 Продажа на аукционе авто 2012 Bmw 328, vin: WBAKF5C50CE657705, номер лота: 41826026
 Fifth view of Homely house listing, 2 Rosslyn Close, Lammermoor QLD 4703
+++
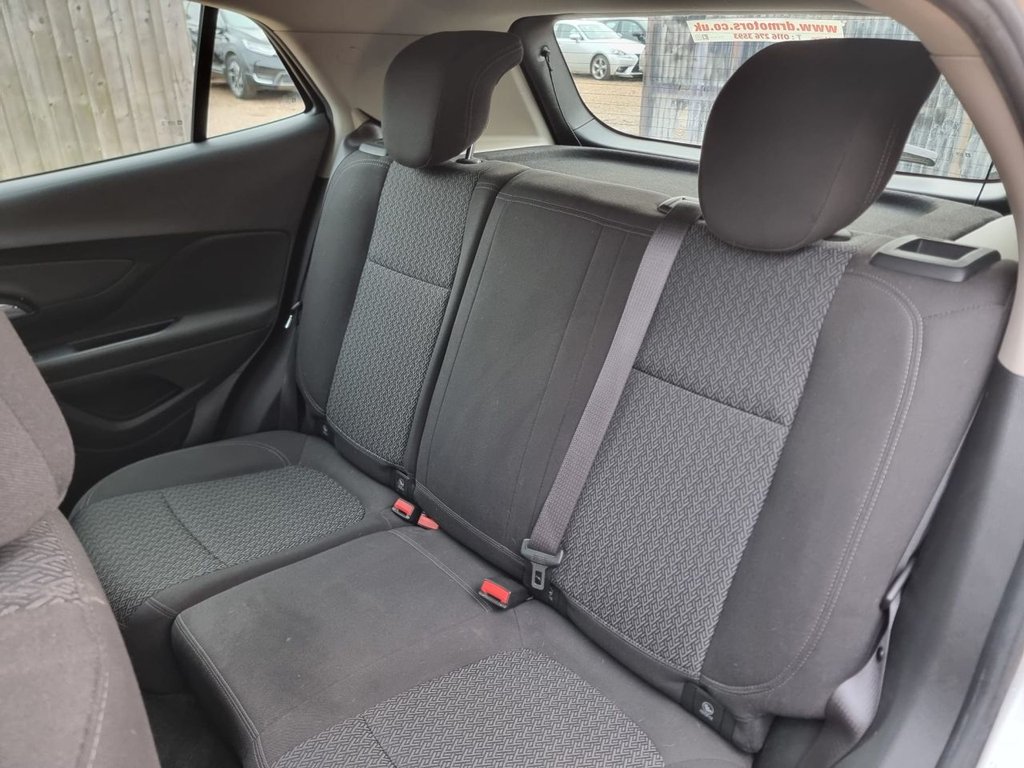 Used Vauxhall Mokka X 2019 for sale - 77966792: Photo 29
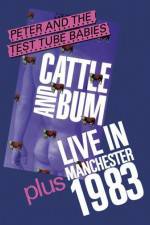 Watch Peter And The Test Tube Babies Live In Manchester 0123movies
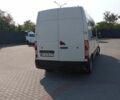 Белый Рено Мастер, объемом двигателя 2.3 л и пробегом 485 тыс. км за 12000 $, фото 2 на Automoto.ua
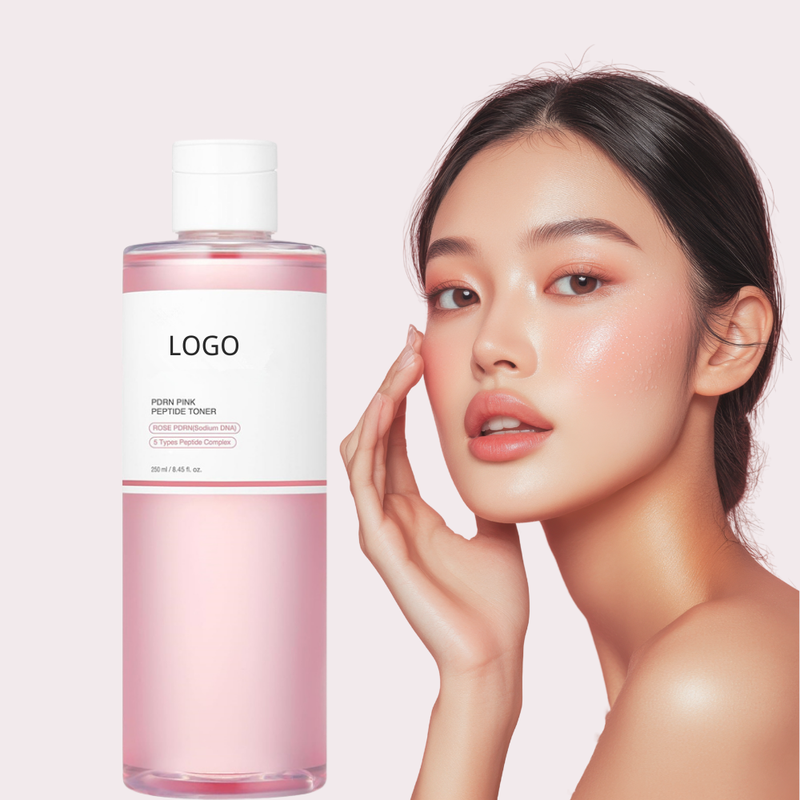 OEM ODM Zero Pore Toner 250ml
+++
The response should hold exactly the lines starting at the line with "Продажа на аукционе" and ending at the line with "Fifth view of", and no other line of the material above.

 Продажа на аукционе авто 2012 Bmw 328, vin: WBAKF5C50CE657705, номер лота: 41826026
 Fifth view of Homely house listing, 2 Rosslyn Close, Lammermoor QLD 4703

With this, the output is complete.